## Selected extract
════════════════

Test file generation - Githubissues

kain88-de commented 9 years ago

Original discussion at #474

tl;dr

I think it is OK to create synthetic test-files with MDAnalysis when we use different tools to check their content. @orbeckst thinks we should create the files already with different tools.

For the new coordinate reader test I would like to generate a set of artificial test-files so that if possible we have the same trajectory saved in each data-format.

There are two questions to this. What is the best way to create this new set of test-data? How can we be sure about the content of the files?

@orbeckst noted that if we create the files with MDAnalysis itself we might have a bug in the writer module that cancels out with a bug in the reader module. This is a valid concern bug I think this might also happen if we use any other tool (There is no guarantee that the other program has no bugs).

I instead would suggest that we do create the files with MDAnalysis, for convenience, and later valid their content with different tools (eg gmxcheck, vmd). In this approach we take care that the files actually contain the information that we want them to and double check that instead of relying on other tools to produce the right files.

I think this is mostly a concern for the binary formats. The ascii files can be checked by hand/eye since the trajectory we would use is very short. I did a short check into which category each format we support fits.

Clear Text formats: pdb, psf, xyz, pqr, crd, gro, prmtop, pdbqt, dlpoly, gms, Howngrown binary format: xtc, trr, dcd, tpr external standart base binary format: netcdf, dms (file told be that this is basically a SQLite3 file)

Problematic file formats are the homegrown binary formats (xtc and trr are not that much of a problem I've gotten fairly comfortable with the xdr library by now). Those we have to check with the tools provided by the projects that introduced that format. I'm not that concerned with the sqlite and netcdf formats, those are multipurpose libaries that are 'self-documenting' and rather easy to check for the content by several different tools.

@orbeckst raised the concern that some of the formats are not really well documented, PDB is a good example. There are some standards about what a valid pdb-file is but a lot of tools ignore that and still read the file even if some columns are missing. I don't think currently that this is a problem. As I have seen in the coordinate tests we only check for mal-formated but still ok file in the case of the PDB reader. We don't do that for other file formats. And if we see that there some format should also still be valid with 'missing data' we would just add a new test case (with the bonus that it is explicitly documented as a test.

Additionally we should have a document that describes how the test-files have been created. That document should also contain some information about how to validate the content of each test-file. This information might come in handy in the future.

════════════════

## Excerpted data

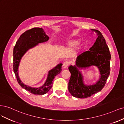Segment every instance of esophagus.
I'll return each mask as SVG.
<instances>
[{
	"mask_svg": "<svg viewBox=\"0 0 124 124\" xmlns=\"http://www.w3.org/2000/svg\"><path fill=\"white\" fill-rule=\"evenodd\" d=\"M69 65H70V62L67 61H65L63 63L62 66L63 69H66V68H67L68 66H69Z\"/></svg>",
	"mask_w": 124,
	"mask_h": 124,
	"instance_id": "34e87169",
	"label": "esophagus"
}]
</instances>
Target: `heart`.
Instances as JSON below:
<instances>
[{"mask_svg": "<svg viewBox=\"0 0 124 124\" xmlns=\"http://www.w3.org/2000/svg\"><path fill=\"white\" fill-rule=\"evenodd\" d=\"M79 43V41L76 39H73V40H71L70 42V46H74L76 45L77 44Z\"/></svg>", "mask_w": 124, "mask_h": 124, "instance_id": "heart-1", "label": "heart"}]
</instances>
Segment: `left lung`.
<instances>
[{
	"instance_id": "left-lung-1",
	"label": "left lung",
	"mask_w": 124,
	"mask_h": 124,
	"mask_svg": "<svg viewBox=\"0 0 124 124\" xmlns=\"http://www.w3.org/2000/svg\"><path fill=\"white\" fill-rule=\"evenodd\" d=\"M96 32L98 35L94 45L89 50L78 55L76 66L79 68L88 67L92 65L98 66L101 73V78L95 85L90 86L84 85L82 76L76 66L70 65L69 70L71 74L69 82V91L74 97L85 98L101 91L105 86L110 73L111 54L105 39L101 32Z\"/></svg>"
}]
</instances>
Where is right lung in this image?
Returning <instances> with one entry per match:
<instances>
[{
	"label": "right lung",
	"instance_id": "1",
	"mask_svg": "<svg viewBox=\"0 0 124 124\" xmlns=\"http://www.w3.org/2000/svg\"><path fill=\"white\" fill-rule=\"evenodd\" d=\"M49 37L41 28H33L23 32L16 43L13 49V69L19 85L23 88L35 95H43L47 93L53 85V81L57 75L60 73L62 70V64H58L54 69L49 71L46 81L42 86L39 88H32L27 86L21 82L18 75V67L20 60L26 52L31 48L48 40Z\"/></svg>",
	"mask_w": 124,
	"mask_h": 124
}]
</instances>
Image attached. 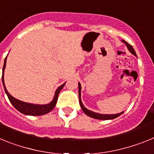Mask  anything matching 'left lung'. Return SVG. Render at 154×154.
Instances as JSON below:
<instances>
[{
    "instance_id": "left-lung-1",
    "label": "left lung",
    "mask_w": 154,
    "mask_h": 154,
    "mask_svg": "<svg viewBox=\"0 0 154 154\" xmlns=\"http://www.w3.org/2000/svg\"><path fill=\"white\" fill-rule=\"evenodd\" d=\"M122 42H123V43L126 45L130 52H131L133 55L137 56V55H136V51L135 50L133 49V46L130 45V44H128L127 42H125L124 40H122ZM81 89H82L81 84L79 82V97L80 106H81L82 111L85 113V115L89 116V117H92L93 118V119H102V120H109V119H116V117L119 116L121 114L123 113V112H119V113H116V114H100V113H98V112H93V111H90L89 109L85 108V107L84 106V105L82 104V99H81Z\"/></svg>"
}]
</instances>
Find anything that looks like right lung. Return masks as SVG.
Here are the masks:
<instances>
[{"instance_id": "1", "label": "right lung", "mask_w": 154, "mask_h": 154, "mask_svg": "<svg viewBox=\"0 0 154 154\" xmlns=\"http://www.w3.org/2000/svg\"><path fill=\"white\" fill-rule=\"evenodd\" d=\"M8 56V55H7ZM6 62H7V57L5 59V63H4V66H3V71H2V83L4 85V88H5V91L6 92L7 96H8V99L10 100L11 103L13 105V106L17 110H18L19 112H21V113L24 114V115L28 116H42L45 115L46 113H48L50 111L55 108V105L57 103V100H58V95L60 93L61 90L62 89L64 86L65 85V83L62 84V85L58 87V89L55 90V96L53 97V99L49 103L45 105H40V104H33V103H25V102L21 101L19 99H15L14 97L11 95L9 92H8L6 89V86H5V79H4V74H5V69L6 67Z\"/></svg>"}]
</instances>
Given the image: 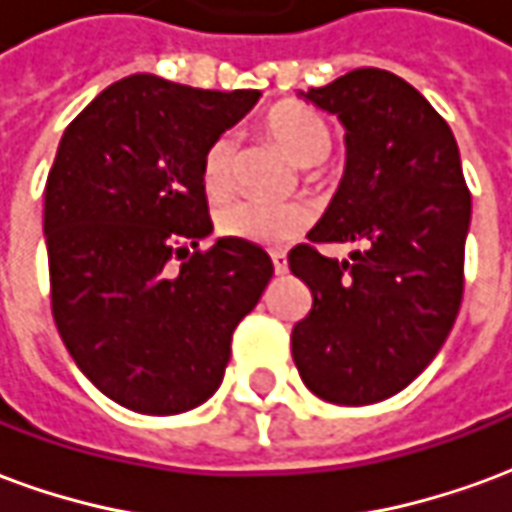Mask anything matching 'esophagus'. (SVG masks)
Wrapping results in <instances>:
<instances>
[{
  "label": "esophagus",
  "mask_w": 512,
  "mask_h": 512,
  "mask_svg": "<svg viewBox=\"0 0 512 512\" xmlns=\"http://www.w3.org/2000/svg\"><path fill=\"white\" fill-rule=\"evenodd\" d=\"M271 263H274V274H279V277L288 274V257L282 255V252H274V255H271Z\"/></svg>",
  "instance_id": "esophagus-1"
}]
</instances>
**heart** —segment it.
I'll return each instance as SVG.
<instances>
[{
  "label": "heart",
  "mask_w": 512,
  "mask_h": 512,
  "mask_svg": "<svg viewBox=\"0 0 512 512\" xmlns=\"http://www.w3.org/2000/svg\"><path fill=\"white\" fill-rule=\"evenodd\" d=\"M266 131L277 142L285 156L299 164L312 167L332 150V131L318 112L307 106H277L266 117ZM235 139L230 134L213 139L202 156V189L208 197H222L233 186ZM219 233L235 241H249L260 246H282L293 241L307 227V211L299 205H268L255 200H235L224 205L216 216Z\"/></svg>",
  "instance_id": "obj_1"
}]
</instances>
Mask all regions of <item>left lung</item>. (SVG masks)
Segmentation results:
<instances>
[{
	"mask_svg": "<svg viewBox=\"0 0 512 512\" xmlns=\"http://www.w3.org/2000/svg\"><path fill=\"white\" fill-rule=\"evenodd\" d=\"M345 128V172L312 244H362L351 260L288 255L312 290L293 326L301 381L337 406L406 389L447 340L463 296L472 197L450 126L400 76L359 68L299 93Z\"/></svg>",
	"mask_w": 512,
	"mask_h": 512,
	"instance_id": "left-lung-1",
	"label": "left lung"
}]
</instances>
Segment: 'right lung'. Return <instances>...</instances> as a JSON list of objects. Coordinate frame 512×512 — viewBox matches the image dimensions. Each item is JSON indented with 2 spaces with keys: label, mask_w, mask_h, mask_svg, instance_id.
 I'll list each match as a JSON object with an SVG mask.
<instances>
[{
  "label": "right lung",
  "mask_w": 512,
  "mask_h": 512,
  "mask_svg": "<svg viewBox=\"0 0 512 512\" xmlns=\"http://www.w3.org/2000/svg\"><path fill=\"white\" fill-rule=\"evenodd\" d=\"M257 101L134 73L62 134L43 208L54 323L84 376L131 411L205 403L274 274L249 241L194 252L213 233L202 156Z\"/></svg>",
  "instance_id": "add662e5"
}]
</instances>
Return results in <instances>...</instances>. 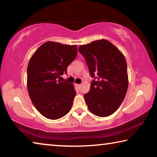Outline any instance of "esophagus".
Here are the masks:
<instances>
[{
    "label": "esophagus",
    "instance_id": "1",
    "mask_svg": "<svg viewBox=\"0 0 157 157\" xmlns=\"http://www.w3.org/2000/svg\"><path fill=\"white\" fill-rule=\"evenodd\" d=\"M75 86H76V87L77 88H78V89H79L81 87V84H75Z\"/></svg>",
    "mask_w": 157,
    "mask_h": 157
}]
</instances>
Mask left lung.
Wrapping results in <instances>:
<instances>
[{
  "instance_id": "left-lung-1",
  "label": "left lung",
  "mask_w": 157,
  "mask_h": 157,
  "mask_svg": "<svg viewBox=\"0 0 157 157\" xmlns=\"http://www.w3.org/2000/svg\"><path fill=\"white\" fill-rule=\"evenodd\" d=\"M94 78L84 97L89 111L107 117L118 109L128 87L127 62L120 50L106 39L79 46Z\"/></svg>"
}]
</instances>
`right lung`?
<instances>
[{"label": "right lung", "instance_id": "right-lung-1", "mask_svg": "<svg viewBox=\"0 0 157 157\" xmlns=\"http://www.w3.org/2000/svg\"><path fill=\"white\" fill-rule=\"evenodd\" d=\"M77 53L76 45L47 41L30 58L27 70L28 94L35 108L47 118L57 120L71 110L76 95L73 84L58 79L67 73Z\"/></svg>", "mask_w": 157, "mask_h": 157}]
</instances>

════════════════

## Directives
1 - Switch "Segment" to "Outline" in the rows, reproducing everything from the start of the rows down to the line containing "32L98 35L94 45L89" with nothing else changed, and omit the pictures from your answer.
2 - Extend the discussion of test-file generation from the point where it stops.
The test-file generation discussion and the rows are separate material.

## Responses by task
1 -
Outline every instance of esophagus.
I'll return each mask as SVG.
<instances>
[{
	"mask_svg": "<svg viewBox=\"0 0 124 124\" xmlns=\"http://www.w3.org/2000/svg\"><path fill=\"white\" fill-rule=\"evenodd\" d=\"M69 65H70V62L67 61H65L63 63L62 66L63 69H66V68H67L68 66H69Z\"/></svg>",
	"mask_w": 124,
	"mask_h": 124,
	"instance_id": "34e87169",
	"label": "esophagus"
}]
</instances>
Target: `heart`.
Instances as JSON below:
<instances>
[{"mask_svg": "<svg viewBox=\"0 0 124 124\" xmlns=\"http://www.w3.org/2000/svg\"><path fill=\"white\" fill-rule=\"evenodd\" d=\"M79 43V41L76 39H73V40H71L70 42V46H74L76 45L77 44Z\"/></svg>", "mask_w": 124, "mask_h": 124, "instance_id": "heart-1", "label": "heart"}]
</instances>
Outline: `left lung`.
<instances>
[{
	"instance_id": "left-lung-1",
	"label": "left lung",
	"mask_w": 124,
	"mask_h": 124,
	"mask_svg": "<svg viewBox=\"0 0 124 124\" xmlns=\"http://www.w3.org/2000/svg\"><path fill=\"white\" fill-rule=\"evenodd\" d=\"M96 32L98 35L94 45L89 50L78 55L76 66L79 68L88 67L92 65L98 66L101 73V78L95 85L90 86L84 85L82 76L76 66L70 65L69 70L71 74L69 82V91L74 97L85 98L101 91L105 86L110 73L111 54L105 39L101 32Z\"/></svg>"

2 -
richardjgowers commented 9 years ago

I think the thing that's been missed is the 'other tools' to generate the trajectories are the MD programs themselves. So these are pretty much gospel to us, and if there's a bug in MDProgram V1.0, it's not really a bug to us, and we have to read the coordinates anyway.

Having the same coordinates for all the test files might make them a bit neater, but it doesn't actually make them "better" tests. As long as there's a known set of coordinates that they represent then that's enough.

If you really want to use the same coordinates, you could create the trajectory using a utility from the MD package (like what @jbarnoud did making the tpr tests). Then it's passed through the program, so it's a "real" trajectory.

richardjgowers commented 9 years ago

I just had a though re: the splitting of tests and package. If we do use synthetic tests, they're probably going to have small filesizes, which means putting them inside the package is less painful. So maybe we could have skinny tests and all the tests. I'm not sure if that would just get messy for both users and devs though.

kain88-de commented 9 years ago

having the tests in the source directory seems pretty standart to me. Most python modules I know do that. But they don't ship the tests.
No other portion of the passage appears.